A propósito de conmemorarse este 15 de enero el Día Nacional del Maestro, los educadores merideños representados en sus gremios alzaron su voz para rechazar los bajos salarios que devengan quienes dedican su vida a la formación de los niños del hoy, profesionales del mañana de generación en generación.

Por Jesús Quintero / Corresponsalía lapatilla.com

La ardua tarea que realizan no es bien remunerada desde hace varios años, lo que se evidencia es la deserción de los maestros en las aulas de clase, debido a que sueldo de un docente no llega a 5 dólares al mes, de acuerdo a la tasa oficial de cambio; y la mayoría abandona la enseñanza para dedicarse a otros oficios más lucrativos que les permita llevar dignamente el alimento a sus hogares.

El poco dinero que reciben no se compara con la enorme responsabilidad que conlleva la formación de grupos que varían entre 15 y hasta 40 estudiantes por aula, donde el docente integral les enseña matemáticas, lengua y literatura, artes plásticas, ciencias naturales, ciencias sociales, e inclusive otras asignaturas complementarias de la formación básica del ciclo educativo.

Muchos docentes para ganar un poco de dinero adicional, cumplen varios turnos en diferentes instituciones: “En la mañana trabajo en la privada y en la tarde en la pública”, señaló una docente que tiene más de 15 años de labor ininterrumpida, pero que debe sacrificar su tiempo completo para poder brindar una vida modesta a su familia.

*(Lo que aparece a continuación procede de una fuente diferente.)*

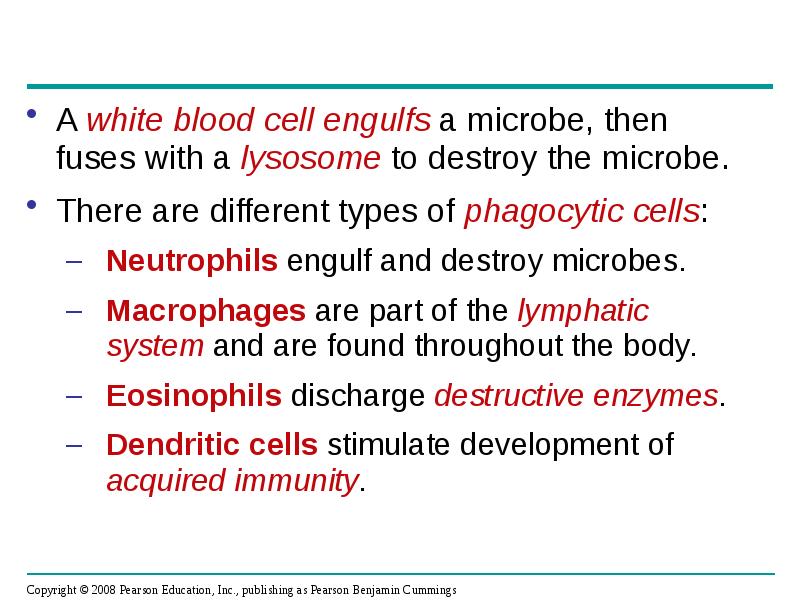 • A white blood cell engulfs a microbe, then fuses with a lysosome to destroy the microbe.

• There are different types of phagocytic cells:

– Neutrophils engulf and destroy microbes.

– Macrophages are part of the lymphatic system and are found throughout the body.

– Eosinophils discharge destructive enzymes.

– Dendritic cells stimulate development of acquired immunity.

Copyright © 2008 Pearson Education, Inc., publishing as Pearson Benjamin Cummings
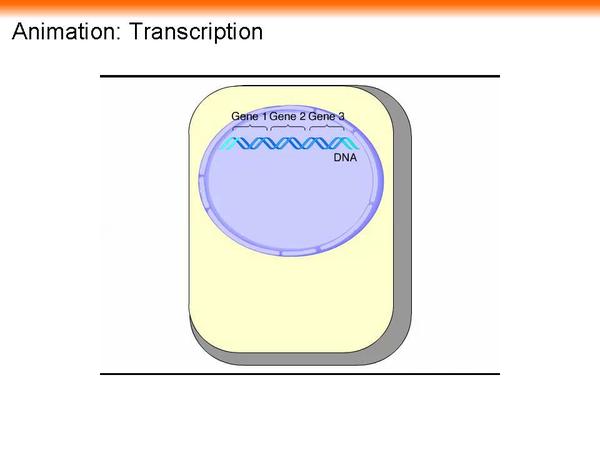 Animation: Transcription

Gene 1 Gene 2 Gene 3

DNA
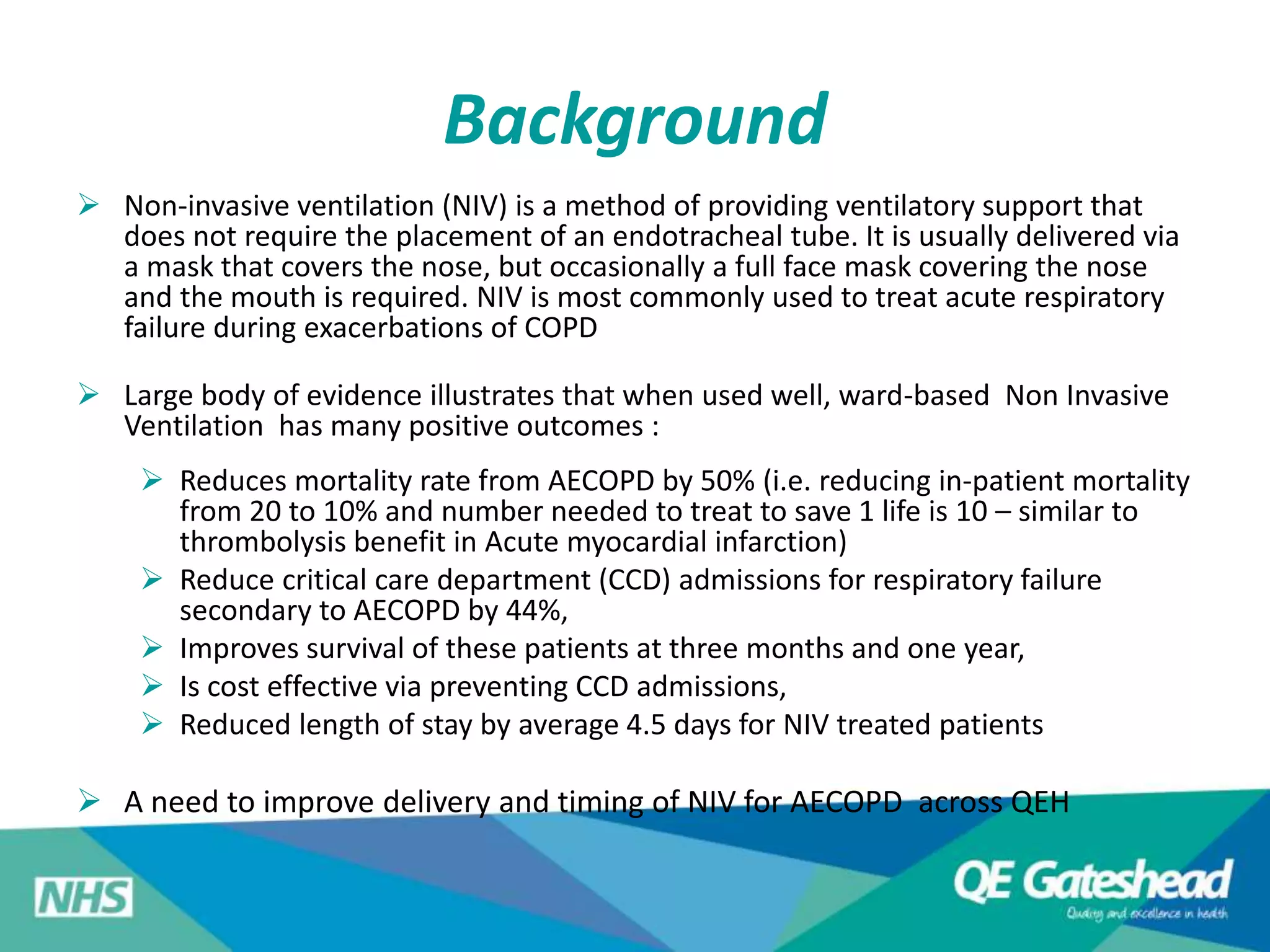 Background

➢ Non-invasive ventilation (NIV) is a method of providing ventilatory support that does not require the placement of an endotracheal tube. It is usually delivered via a mask that covers the nose, but occasionally a full face mask covering the nose and the mouth is required. NIV is most commonly used to treat acute respiratory failure during exacerbations of COPD

➢ Large body of evidence illustrates that when used well, ward-based Non Invasive Ventilation has many positive outcomes :

➢ Reduces mortality rate from AECOPD by 50% (i.e. reducing in-patient mortality from 20 to 10% and number needed to treat to save 1 life is 10 – similar to thrombolysis benefit in Acute myocardial infarction)
➢ Reduce critical care department (CCD) admissions for respiratory failure secondary to AECOPD by 44%,
➢ Improves survival of these patients at three months and one year,
➢ Is cost effective via preventing CCD admissions,
➢ Reduced length of stay by average 4.5 days for NIV treated patients

➢ A need to improve delivery and timing of NIV for AECOPD across QEH

NHS

QE Gateshead
Quality and excellence in health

En algunos planteles privados, los propios representantes conscientes de la situación económica del país, aparte de cancelar la mensualidad estipulada por la institución educativa, también realizan un aporte mensual para colaborar con el docente, a sabiendas de que el salario es realmente irrisorio y no alcanza ni siquiera para cubrir lo más básico de la alimentación, vestido y transporte.

Otros docentes “de la vieja escuela” han tenido que buscar la manera de irse adaptando progresivamente a las nuevas técnicas de formación donde se implementa el uso de plataformas virtuales a través de internet, motivado a la pandemia por el Covid- 19 y la suspensión de actividades escolares de manera presencial obligando al uso de las clases online como método de enseñanza, pero para ello han tenido que buscar dinero extra e invertir en un equipo telefónico de gama media para poder mantener contacto con su grupo de estudiantes a cargo y sus representantes, ya que es la herramienta de comunicación más inmediata de los últimos tiempos.

Muchos docentes no cambian el par de zapatos desde hace años, con las suelas desgastadas o rotas de tanto caminar porque además tampoco pueden darse el “lujo” diario de abordar el transporte público; deben elegir entre ahorrar ese dinero del pasaje diario para llevar al menos un kilogramo de plátanos a casa y compartir la cena con su familia.

Mientras tanto, eso pasa en el diario de un maestro de escuela, e inclusive afecta también a los docentes de bachiderato y en muchos a los especialistas de las universidades, que no escapan tampoco de esta terrible realidad económica.

Los gremios profesionales no descansan, viven en una permanente acción de protesta para visibilizar la problemática que afecta a sus agremiados, los Sindicatos son la voz de los miles de hombres y mujeres que a diario comparten sus conocimientos con los niños y jóvenes que acuden aún en plena pandemia a nutrirse de nuevos contenidos que les permitirá ser los médicos, ingenieros, politólogos y un sinfín de profesionales dentro de unos años.